SPARK, a prototype percussion shaker has been developed and introduced to rural children in Kenya producing an hour of power when shaken for 12 minutes. Sudha Kheterpal, former percussionist with the music band, Faithless created the shaker to provide light for children to read, to do school work and to charge mobile phones.

“I hope to encourage maximum take-up by developing an assembly kit, so children can build their own shaker,” said Kheterpal. “In the long-term, I’d like to reach children learning about kinetic and renewable energy in Africa, India and Brazil.” she continued.

Gaining sufficient investment is critical for the development and the long-term sustainability of the project in, catering to the needs of the end-users and protecting the environment at the same time.

Anne Wheldon, renewable energy expert and Ashden adviser says: “Shaking a musical instrument may be fun and engaging initially, but its success will ultimately be determined by whether children want to use it for the long-term. It must also be simple and cost-effective to distribute and repair, and commercially viable for the manufacturer to offer warranties”.

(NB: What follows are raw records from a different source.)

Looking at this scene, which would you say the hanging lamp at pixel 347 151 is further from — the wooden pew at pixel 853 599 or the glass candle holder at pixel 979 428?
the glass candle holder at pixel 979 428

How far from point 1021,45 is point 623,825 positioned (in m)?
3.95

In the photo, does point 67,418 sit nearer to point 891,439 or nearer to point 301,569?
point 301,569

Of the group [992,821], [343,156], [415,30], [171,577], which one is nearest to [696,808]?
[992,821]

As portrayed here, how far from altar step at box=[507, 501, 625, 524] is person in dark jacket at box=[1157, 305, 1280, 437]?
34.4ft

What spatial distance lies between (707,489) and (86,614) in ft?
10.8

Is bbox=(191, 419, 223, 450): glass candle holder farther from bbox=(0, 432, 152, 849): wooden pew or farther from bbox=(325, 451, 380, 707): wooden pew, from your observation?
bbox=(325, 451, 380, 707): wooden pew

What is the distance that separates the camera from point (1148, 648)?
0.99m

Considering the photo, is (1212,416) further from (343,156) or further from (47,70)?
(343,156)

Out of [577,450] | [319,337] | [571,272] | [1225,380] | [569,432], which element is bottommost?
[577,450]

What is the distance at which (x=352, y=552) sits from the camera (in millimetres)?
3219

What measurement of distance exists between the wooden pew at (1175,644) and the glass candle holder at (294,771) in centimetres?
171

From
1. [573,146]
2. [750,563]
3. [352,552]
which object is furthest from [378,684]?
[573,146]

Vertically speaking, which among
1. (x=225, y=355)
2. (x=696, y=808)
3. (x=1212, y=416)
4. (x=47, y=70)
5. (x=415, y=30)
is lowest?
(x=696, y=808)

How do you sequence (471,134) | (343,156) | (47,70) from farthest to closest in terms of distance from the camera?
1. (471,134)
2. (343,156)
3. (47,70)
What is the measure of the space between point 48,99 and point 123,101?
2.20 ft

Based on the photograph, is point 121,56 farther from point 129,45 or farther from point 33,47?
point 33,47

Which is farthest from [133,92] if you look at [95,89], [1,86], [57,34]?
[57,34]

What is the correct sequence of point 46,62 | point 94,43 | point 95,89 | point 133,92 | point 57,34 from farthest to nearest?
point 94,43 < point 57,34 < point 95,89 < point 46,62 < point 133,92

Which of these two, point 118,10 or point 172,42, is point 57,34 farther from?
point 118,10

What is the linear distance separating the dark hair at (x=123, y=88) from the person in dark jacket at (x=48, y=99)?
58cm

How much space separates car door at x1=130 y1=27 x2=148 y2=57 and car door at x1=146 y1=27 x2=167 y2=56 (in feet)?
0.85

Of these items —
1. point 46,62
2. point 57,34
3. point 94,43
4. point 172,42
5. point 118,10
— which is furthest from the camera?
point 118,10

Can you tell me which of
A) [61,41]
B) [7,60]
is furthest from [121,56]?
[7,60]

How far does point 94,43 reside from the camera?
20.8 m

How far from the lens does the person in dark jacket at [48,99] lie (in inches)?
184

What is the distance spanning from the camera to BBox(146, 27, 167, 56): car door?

As to how the shaker works, Sudha Kheterpal told the Guardian: “SPARK is powered by kinetic energy. A magnet moves backwards and forwards through the centre of a solenoid, a coil of copper wire. A current is induced in the loops of wire and each time the magnet slides through, it charges up a rechargeable battery. We are currently looking at adding other harnessing techniques to get the maximum energy for the minimum shake”

Wim Jonker Klunne, senior renewable energy researcher at the CSIR said: “The percussion shaker may prove of more interest from an educational perspective,” says Klunne. “It’s great to help children understand how energy is generated, and show them that small amounts of energy can bring big improvements to life.”